Add 10 microliters of purified DNA to 190 microliters of working solution. Incubate the standard and DNA samples at 23 degrees Celsius for two minutes. Subsequently, analyze the standards before the DNA samples on the fluorometer following the onscreen instructions.
It is essential that the purified DNA be of good quality and accurately quantified, so if there is any doubt regarding the quality and the concentration of the DNA, the DNA extraction must be repeated. The shotgun sequencing library is prepared using a commercial library preparation kit. Dilute the DNA samples to 0.2 nanograms per microliter using elution buffer.
Mix five microliters of the purified DNA with 10 microliters of tagmentation buffer and five microliters of tagmentation enzyme mix. Incubate the samples at 55 degrees Celsius for five minutes. Add five microliters of neutralizing buffer to each sample and incubate the solution at 23 degrees Celsius for five minutes.
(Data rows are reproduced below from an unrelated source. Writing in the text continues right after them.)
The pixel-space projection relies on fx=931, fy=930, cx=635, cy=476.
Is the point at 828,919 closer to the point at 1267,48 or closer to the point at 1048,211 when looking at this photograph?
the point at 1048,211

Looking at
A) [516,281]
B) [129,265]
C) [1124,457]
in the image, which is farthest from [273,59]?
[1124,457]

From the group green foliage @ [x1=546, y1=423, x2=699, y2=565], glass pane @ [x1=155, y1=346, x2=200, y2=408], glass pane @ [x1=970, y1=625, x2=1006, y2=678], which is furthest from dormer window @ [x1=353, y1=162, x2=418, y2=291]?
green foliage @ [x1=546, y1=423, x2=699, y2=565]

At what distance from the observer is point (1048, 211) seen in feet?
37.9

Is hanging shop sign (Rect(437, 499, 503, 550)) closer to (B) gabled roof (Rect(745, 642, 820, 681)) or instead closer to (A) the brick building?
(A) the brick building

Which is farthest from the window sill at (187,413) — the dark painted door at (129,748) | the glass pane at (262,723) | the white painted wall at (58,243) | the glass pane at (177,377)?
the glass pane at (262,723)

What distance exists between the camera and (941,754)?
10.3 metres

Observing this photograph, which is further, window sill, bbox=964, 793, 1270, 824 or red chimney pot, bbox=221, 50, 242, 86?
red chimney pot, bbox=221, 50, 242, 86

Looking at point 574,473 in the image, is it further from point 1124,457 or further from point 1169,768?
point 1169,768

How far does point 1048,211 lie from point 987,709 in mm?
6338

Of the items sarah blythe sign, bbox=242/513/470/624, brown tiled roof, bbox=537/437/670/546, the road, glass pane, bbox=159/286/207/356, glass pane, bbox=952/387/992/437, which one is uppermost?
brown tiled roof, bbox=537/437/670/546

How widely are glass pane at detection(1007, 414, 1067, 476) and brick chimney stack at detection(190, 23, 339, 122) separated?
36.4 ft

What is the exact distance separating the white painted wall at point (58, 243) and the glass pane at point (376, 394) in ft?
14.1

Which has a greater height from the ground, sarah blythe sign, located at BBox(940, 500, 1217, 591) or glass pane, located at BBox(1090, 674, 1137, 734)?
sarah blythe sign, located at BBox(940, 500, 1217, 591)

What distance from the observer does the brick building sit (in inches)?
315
Next, add five microliters of each of the sample-specific sequencing indices and 15 microliters of the PCR mastermix. Place the samples into a thermocycler and perform PCR. Purify the prepared DNA using the bead purification method as demonstrated earlier, but with a final elution of 30 microliters of elution buffer.
Subsequently, the DNA is sequenced and a range of bioinformatics tools are used to analyze the sequence data as described in the text protocol. Taxonomic classification of the bacterial microbiome was performed with Kracken software and then visualized with CHROMA software. The majority of the bacterial species present in the silage metagenome are found within four procaryotic fila, firmicutes at 34%actinobacteria at 28%proteobacteria at 27%and bactoroitis at 7%The distribution of classes present within these fila is also indicated.
Functional annotation performed on assembled reads resulted in 6, 357 predicted proteins annotated as a putative carbohydrate active enzyme and one of the five enzyme classes that make up the carbohydrate active enzymes database. This venn diagram shows the distribution of protein annotations, including those containing more than one enzyme class annotation. Of these, 3, 591 were predicted to have glycoside hydrolase activity.
Once mastered, the preparation of DNA sequencing libraries can be completed in a single day if it is performed properly. While attempting this procedure, it's important to ensure there is no cross-contamination between samples and to always use suitable controls such as a blank. Following this procedure, other biofomatic analyzes can be performed in order to validate the classifications made by Kracken.
These metagenomic techniques enable researchers to explore the microbiome in many complex systems. After watching this video, you should have a good understanding of how to prepare metagenomic DNA sequencing libraries and perform bioinformatic analyses on the DNA sequence reads obtained. Don't forget that working with DNA binding reagents can be extremely hazardous, and precautions such as gloves and lab coats should always be worn while performing this procedure.